Mount students are also a bit different from the general college population in that 62% of current student clients have backgrounds involving some form of trauma, which is unusually high. Not only are many of the student clients new to therapy, those who have been victims of trauma often have never told anyone about their experience. The first step in all cases is to build trust.
Then the CPS staff teaches students how to become more resilient. “They need to look at things more realistically and learn that not everything is a catastrophe,” says Salem. “I hear a lot of, ‘If I get an F on this test, I’m going to flunk out of school and my parents are going to hate me and throw me out of the house.’ They go from A to Z in five seconds, so we try to help people combat that way of thinking.
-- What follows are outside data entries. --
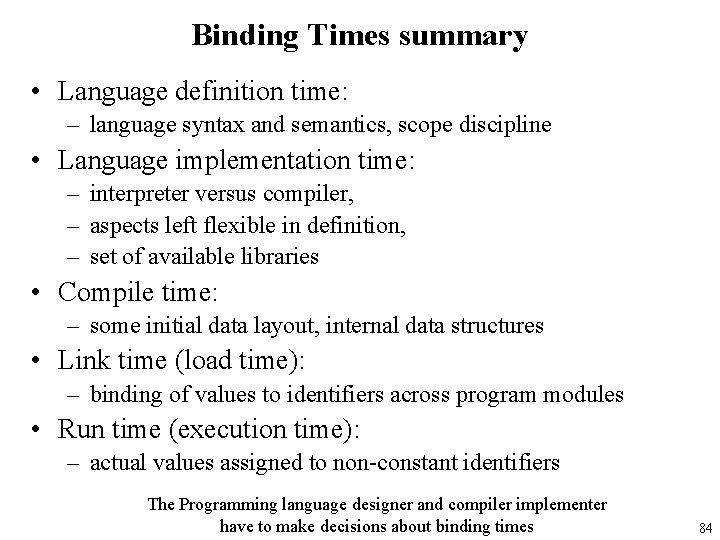 Binding Times summary

• Language definition time:
– language syntax and semantics, scope discipline

• Language implementation time:
– interpreter versus compiler,
– aspects left flexible in definition,
– set of available libraries

• Compile time:
– some initial data layout, internal data structures

• Link time (load time):
– binding of values to identifiers across program modules

• Run time (execution time):
– actual values assigned to non-constant identifiers

The Programming language designer and compiler implementer have to make decisions about binding times

84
“Our stats and our measurements show that our students clients become less depressed, less anxious and especially less suicidal. We also have a nurse practitioner who comes a couple times a month for medication evaluations, and this has really been lifesaving for many of our students. Some students have been coping with depression or anxiety since middle school or high school, so it’s important if there’s a biological component to help students with that.”
Teletherapy Versus In-person Sessions
Salem believes that teletherapy is here to stay, even when we finally get rid of COVID. Although in-person therapy will remain the gold standard, teletherapy is a convenient alternative for students and their busy schedules.
She also believes that teletherapy can give people who are afraid of the process more control. “It might be a little easier for people with social anxiety” she says. “But what I don’t like about it is that I never get true eye contact. There’s something to be said for looking somebody in the eye and giving them some feedback that just ‘hits,’ and you can see it in their face. I miss that. But if virtual appointments make therapy more accessible to more people, that’s always helpful.”
Salem enjoys helping the students and empowering them. “College is often a time where people can blossom,” she says. “A lot of the students come in kind of quiet and meek, then they find their voice. It’s really nice to see them flourish and grow. The students are really appreciative and thankful. They respond well to therapy, overall. It sometimes opens up a whole new world for them. They’re academically intelligent — often they just need to learn a bit more emotional intelligence.
“I love the Mount. I tell people that I went to college and I never left.”